Prabu Kian Santang: Penyebar Agama Islam di Jawa Barat
RomansaBandung.com – Prabu Kian Santang, juga dikenal sebagai Raden Sanggara (sering dieja Radja Sangara) atau Syeh Sunan Rohmat Suci, adalah putra dari Prabu Siliwangi atau Sri Paduka Maharaja Raja Pakuan Padjajaran dengan Nyi Subang Larang.
Pernikahan Prabu Siliwangi dengan Nyi Subang Larang diselenggarakan oleh Syekh Quro’ Karawang.
Dari pernikahan tersebut, mereka dikaruniai tiga orang anak: Walangsungsang (Pangeran Cakrabuana), Rara Santang (ibu Sunan Gunung Jati), dan Prabu Kian Santang.
Beliau dilahirkan pada tahun 1427 M dengan nama Radja Sangara.
Anak dari Seorang Raja Sunda
Disebutkan dalam Ensiklopedi Sejarah Kebudayaan Islam Indonesia yang disusun oleh Kementerian Agama NKRI bahwa Prabu Kian Santang berdakwah untuk mengajak raja-raja Sunda pedalaman memeluk agama Islam, antara lain Sunan Pancer dan Raja Galuh Pakuan.
Dalam “Nusa Jawa Silang Budaya” jilid 2 karya Dennys Lombard disebutkan bahwa Kian Santang pernah menuntut ilmu di Makkah.
Beliau menikah dengan Nyai Kalimah Sapujagad, seperti yang disebutkan dalam “Purwaka Caruban Nagari” karya Pangeran Arya Cirebon.
Namun, tidak ada catatan resmi mengenai keturunannya, yang menimbulkan perdebatan.
Prabu Kiansantang, juga dikenal sebagai Kian Santang, merupakan tokoh dalam tradisi masyarakat yang diyakini sebagai putra Raja Padjadjaran (Prabu Siliwangi).

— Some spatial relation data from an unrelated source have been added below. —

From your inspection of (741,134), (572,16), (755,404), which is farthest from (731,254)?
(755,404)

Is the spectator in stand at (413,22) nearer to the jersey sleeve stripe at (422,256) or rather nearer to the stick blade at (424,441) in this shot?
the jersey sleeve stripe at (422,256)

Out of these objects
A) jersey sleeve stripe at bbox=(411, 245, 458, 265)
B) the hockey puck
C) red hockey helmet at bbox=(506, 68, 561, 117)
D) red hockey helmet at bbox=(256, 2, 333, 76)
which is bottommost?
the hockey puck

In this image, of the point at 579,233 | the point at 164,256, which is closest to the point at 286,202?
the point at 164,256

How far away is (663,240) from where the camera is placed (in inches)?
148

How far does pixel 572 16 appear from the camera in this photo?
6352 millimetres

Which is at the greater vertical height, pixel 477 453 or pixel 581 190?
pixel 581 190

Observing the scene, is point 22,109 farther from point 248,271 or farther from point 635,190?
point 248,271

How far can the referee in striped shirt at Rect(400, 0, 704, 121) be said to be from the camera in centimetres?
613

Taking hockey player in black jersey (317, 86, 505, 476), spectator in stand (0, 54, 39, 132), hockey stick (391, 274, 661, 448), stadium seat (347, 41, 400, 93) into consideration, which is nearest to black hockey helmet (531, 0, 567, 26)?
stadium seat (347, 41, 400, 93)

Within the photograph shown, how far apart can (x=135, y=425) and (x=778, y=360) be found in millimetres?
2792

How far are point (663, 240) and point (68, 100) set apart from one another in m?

Meskipun ada perbedaan keyakinan agama, mereka sepakat memberikan keleluasaan kepada Kian Santang untuk menyebarkan agama Islam di seluruh wilayah Kerajaan Padjadjaran.
Tempat-tempat bersejarah terkait dengan Kian Santang terdapat di Godog Garut, berupa makam; Gunung Nagara, bekas pertahanan; dan di Cilauteureun.
Menurut cerita rakyat yang turun-temurun, Prabu Kiansantang/Kian Santang pada abad ke-15 bertemu dengan Sayyidina Ali bin Abi Thalib dan mengejar ayahnya, Prabu Siliwangi, untuk memeluk agama Islam.
Hal ini terkait dengan cerita tentang Rakeyan Sancang, putra Raja Kertawarman dari Kerajaan Tarumanagara.
Dalam wangsit “Uga Siliwangi”, dikatakan bahwa keturunannya akan menjadi pengingat bagi saudara-saudaranya dan orang lain.
Mereka diingatkan untuk memelihara hubungan baik dengan saudara-saudaranya dan orang lain yang memiliki hati yang baik.
Salah satu tanda kehadiran keturunannya adalah suara minta tolong yang terdengar dari Gunung Halimun tengah malam, yang menandakan bahwa keturunan mereka dipanggil untuk menikah di Lebak Cawéné.
Namun, peringatan diberikan agar tidak berlebihan, karena akan ada bahaya banjir di telaga.